Excerpted text
What Maisie Knew is a gimmick and also kind of a wonder: a story of the dissolution of a relationship told entirely through the eyes of the couple’s six year-old daughter. Maisie (played by a remarkable Onata Aprile) is in every single scene, absorbing and reflecting the selfishness and cruelty of her parents, and the remarkable thing about the film is how entirely non-precocious she is. Movie kids, particularly protagonists, tend to be unnaturally ultra-expressive and mature beyond their years — stand-ins for the adults watching the film. Maisie is quiet and passive, accustomed to doing what she’s told, and her fear and sadness are barely detectable through a veneer of compliant resignation. It’s an almost uncomfortably plausible depiction of the effects of bad parenting on a fragile psyche.

Information supplied
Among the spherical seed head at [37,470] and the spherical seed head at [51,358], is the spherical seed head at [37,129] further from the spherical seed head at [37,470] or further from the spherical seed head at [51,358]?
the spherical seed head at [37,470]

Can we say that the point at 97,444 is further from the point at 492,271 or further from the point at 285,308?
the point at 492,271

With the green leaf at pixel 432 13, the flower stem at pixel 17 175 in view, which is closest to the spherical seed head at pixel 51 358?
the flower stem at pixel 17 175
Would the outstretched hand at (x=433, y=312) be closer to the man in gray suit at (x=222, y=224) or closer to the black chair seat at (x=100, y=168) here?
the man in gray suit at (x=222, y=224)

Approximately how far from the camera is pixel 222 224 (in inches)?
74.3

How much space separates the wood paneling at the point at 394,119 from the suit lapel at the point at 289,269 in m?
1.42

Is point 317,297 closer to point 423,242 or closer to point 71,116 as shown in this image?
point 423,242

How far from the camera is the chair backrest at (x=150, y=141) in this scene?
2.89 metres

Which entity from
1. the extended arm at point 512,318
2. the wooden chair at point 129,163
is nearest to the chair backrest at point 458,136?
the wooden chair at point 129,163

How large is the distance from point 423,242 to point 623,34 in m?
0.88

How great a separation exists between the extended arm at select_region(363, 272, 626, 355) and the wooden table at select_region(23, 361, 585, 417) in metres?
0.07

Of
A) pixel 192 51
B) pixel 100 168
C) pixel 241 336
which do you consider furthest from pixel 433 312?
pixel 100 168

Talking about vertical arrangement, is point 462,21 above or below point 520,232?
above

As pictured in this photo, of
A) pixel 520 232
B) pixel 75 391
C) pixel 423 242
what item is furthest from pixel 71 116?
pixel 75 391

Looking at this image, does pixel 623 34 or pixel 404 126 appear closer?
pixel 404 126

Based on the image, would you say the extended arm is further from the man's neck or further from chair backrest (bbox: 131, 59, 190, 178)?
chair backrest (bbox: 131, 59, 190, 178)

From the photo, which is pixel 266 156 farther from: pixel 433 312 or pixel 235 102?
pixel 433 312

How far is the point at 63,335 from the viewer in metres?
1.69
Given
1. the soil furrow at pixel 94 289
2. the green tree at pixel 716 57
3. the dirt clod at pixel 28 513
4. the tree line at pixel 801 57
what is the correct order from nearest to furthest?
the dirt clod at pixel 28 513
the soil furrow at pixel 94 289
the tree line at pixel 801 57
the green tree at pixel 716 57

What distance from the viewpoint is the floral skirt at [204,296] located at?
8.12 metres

Directions
[A] In the review of What Maisie Knew, which actress plays Maisie?
[B] Extend the review of What Maisie Knew past its final sentence.

Answers to the exercise
[A] Onata Aprile

[B]
I do wish the film didn’t turn into a blatant horror show in the last act, followed by an unlikely bit of wish fulfillment. But even though the film sends them off the child-abuse deep end in the home stretch, Julianne Moore and Steve Coogan do impressive, precise work as bad parents who are bad for very different reasons. And Alexander Sarsgaard gives one of my favorite performances of the year as the bartender whom Maisie’s mom marries as revenge on her ex: it takes Sarsgaard roughly 60 seconds to convey exactly the kind of person this lanky, gentle, slightly-oafish character is. This is the fifth film from long-time collaborators David Siegel and Scott McGehee (The Deep End, Bee Season, Uncertainty), and it’s typically understated, unique and worthwhile.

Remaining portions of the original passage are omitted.